Harney, an 11th-grader from Hagerstown, said she drew some of her ideas from personal experiences.

“I was really isolated, dark, and twisty in middle school, and I saw a lot of that in some of the other girls,” she said. “I wanted to help them understand that they’re amazing, and they’re beautiful.”

She said that she has been humbled by the success of the project so far.

“We just had a little project that we wanted to do, and it turned into something that it really big,” she said. “We’re hoping to branch out to some of the other schools nearby soon.”

Twenty-two high school girls at the school have committed to taking part in the project, according to the school’s guidance counselor, Katie Fick.

Fick has helped Harney and Sprecher organize the project. She said they have been interns for her this semester and thought of the project back in February.

“To see the leaders genuinely be excited about talking to the girls and being nice has been sweet,” Fick said. “The administration has been really excited about it, and they’re super supportive.”

She said that the project has not had problems with girls separating themselves into groups.

“All of that stuff that typically sets up the cliques, the project has kind of smushed those boundaries,” Fick said. “As a guidance counselor, you can’t ask for any more than to see a bunch of people tear down that cliquish stuff that you get.”

The first meeting among the mentors was Tuesday, Feb. 21. A luncheon on March 9 was then held in the gym of the school to jump-start the project.

Other events have included an Easter Pizza Lunch on April 5,  Friday’s lock-in, and a lunch check-in on April 27.

“The project really encourages you to do the right thing, and they’re really helpful with advice,” said Hagerstown resident Hannah Colvin, a 12-year-old seventh-grader. “I’ve never grown up with an older sister, so it’s nice to have older girls to look up to.”

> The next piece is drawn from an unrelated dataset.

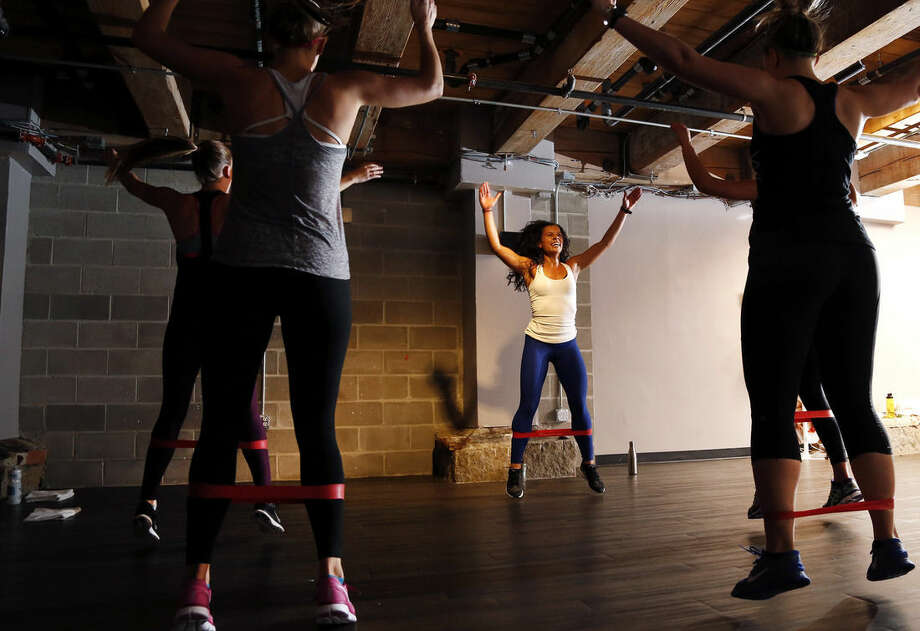 """In this Oct. 30, 2014 photo, Kelly Brabants, rear center, leads her """"Booty by Brabants"""" class at The Club by George Foreman III gym in Boston. The class, started by Brabants a year ago, fits in 120 squats in 45 minutes. (AP Photo/Elise Amendola)"""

Donations from churches, businesses, parents, and the staff have helped the project pay for things so far, Fick said.

Sprecher and Harney even drafted letters to send out to local businesses explaining the project and inviting them to help.

Greencastle resident Rebecca House, a 16-year-old 11th grader, said she wanted to help with the project because she struggled with personal beauty at one point.

“If someone had told me when I was in middle school that I was beautiful, I probably wouldn’t have believed them,” she said. “These girls just need to know that they are beautiful the way that they are.”

Eventually, Fick said she plans for the mentors to work with a specific group of girls to help them build stronger relationships.

Hagerstown resident Emma Stonestreet, 14, said that the relationships will help the girls.

“I didn’t really have many friends when I first came here,” said Stonestreet, a ninth-grader. “I really feel like helping these girls would get them through their middle-school years.”

Hagerstown resident Allie Cox, a 16-year-old 10th grader, said that middle-school kids seem to be more unhappy now than when she was in middle school.

“I think more people in middle school are OK with sadness,” she said. “They need more mentoring, and people to help them out.”